Within the larger universe of Catholics, however, there are subsets of voters of much greater political salience.
One such cohort is regular (at least weekly) Mass-attending Catholics. These are the folks in the pews who in 2012 were repeatedly reached on the issue of religious freedom through homilies, church bulletins, church rallies, bishops' letters and, when parking lot patrols were successfully evaded, through literature such as the Catholic Association's Religious Freedom Scorecard, comparing the records of President Obama and Gov. Mitt Romney. These are the folks campaign strategists have identified as the "holy grail" of voters in the past four presidential elections.
In 1999, Steven Wagner, president of QEV Analytics, conducted a landmark national survey of Catholic voters and identified two distinct political strains among regular Mass-attending Catholics: "Social Justice" Catholics -- whose politics generally encompass traditional liberal agenda concerns -- and a group Mr. Wagner dubbed "Social Renewal" Catholics. While the latter are generally anti-abortion, they are also concerned about broader cultural decline and the threat that it poses to individuals, families and communities. It was in this group that Mr. Wagner identified the core of the Catholic "swing vote."
So how did Mr. Obama fare with regular Mass-attending Catholics? He was clobbered.
Mr. Romney received a historic 57 percent compared to the president's 42 percent -- a 15-point gap that was up dramatically from the single point Sen. John McCain received over Mr. Obama in 2008.
The raw numbers tell an even bigger story. Mr. Obama lost 2 million regular Mass-attending Catholic voters from his '08 showing.
Democratic policy adviser William Galston confirmed shortly after the election that the Obama administration had deliberately chosen to "pick a fight" with the Catholic Church over the HHS mandate in order to boost turnout of unmarried women, 70.4 percent of whom voted for Mr. Obama in 2008. The result? Mr. Obama's support from unmarried women actually dipped to 67 percent. Here again, the raw numbers tell an important story. Mr. Obama received the same number of votes of unmarried women as in 2008 -- 19.1 million. The turnout "boost" was a bust. The math shows that the decision to "pick a fight" with Catholics was a miscalculation, and Vice President Joseph R. Biden Jr.'s early political objections to the ploy were well-founded.
In the end, however, those 2 million regular Mass-attending voters that left Mr. Obama did not end up in Mr. Romney's column. For whatever reason, he could not close the sale with them. Perhaps, though grasping the bishops' exhortations that conscience play an essential role in governing one's vote, too many faithful missed the implicit duty to actually get into the voting booth in the first place.

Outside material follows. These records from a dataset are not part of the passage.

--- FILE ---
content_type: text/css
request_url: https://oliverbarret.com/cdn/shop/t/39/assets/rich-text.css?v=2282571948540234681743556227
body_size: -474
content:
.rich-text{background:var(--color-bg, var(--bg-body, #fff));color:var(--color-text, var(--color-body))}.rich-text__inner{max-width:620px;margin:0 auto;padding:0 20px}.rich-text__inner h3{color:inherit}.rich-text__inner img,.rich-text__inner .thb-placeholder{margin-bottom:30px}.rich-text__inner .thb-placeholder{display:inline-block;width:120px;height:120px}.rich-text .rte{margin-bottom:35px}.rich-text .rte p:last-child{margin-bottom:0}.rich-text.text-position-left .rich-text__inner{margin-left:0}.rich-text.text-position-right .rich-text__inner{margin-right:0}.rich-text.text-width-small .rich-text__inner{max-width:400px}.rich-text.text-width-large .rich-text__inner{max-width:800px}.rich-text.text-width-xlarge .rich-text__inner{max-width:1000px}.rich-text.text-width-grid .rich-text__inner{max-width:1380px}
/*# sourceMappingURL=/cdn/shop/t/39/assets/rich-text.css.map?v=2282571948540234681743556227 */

In any case, the numbers speak to where faithful, Mass-attending Catholics stand and how they feel about their religious liberty being compromised. The president or his agents are going to have to do better to accommodate this community of faithful Catholics or risk swinging them permanently into the column of voters alienated by the Democratic Party.
Leonard Leo, a director of the Catholic Association, was George W. Bush's Catholic strategist for the 2004 election.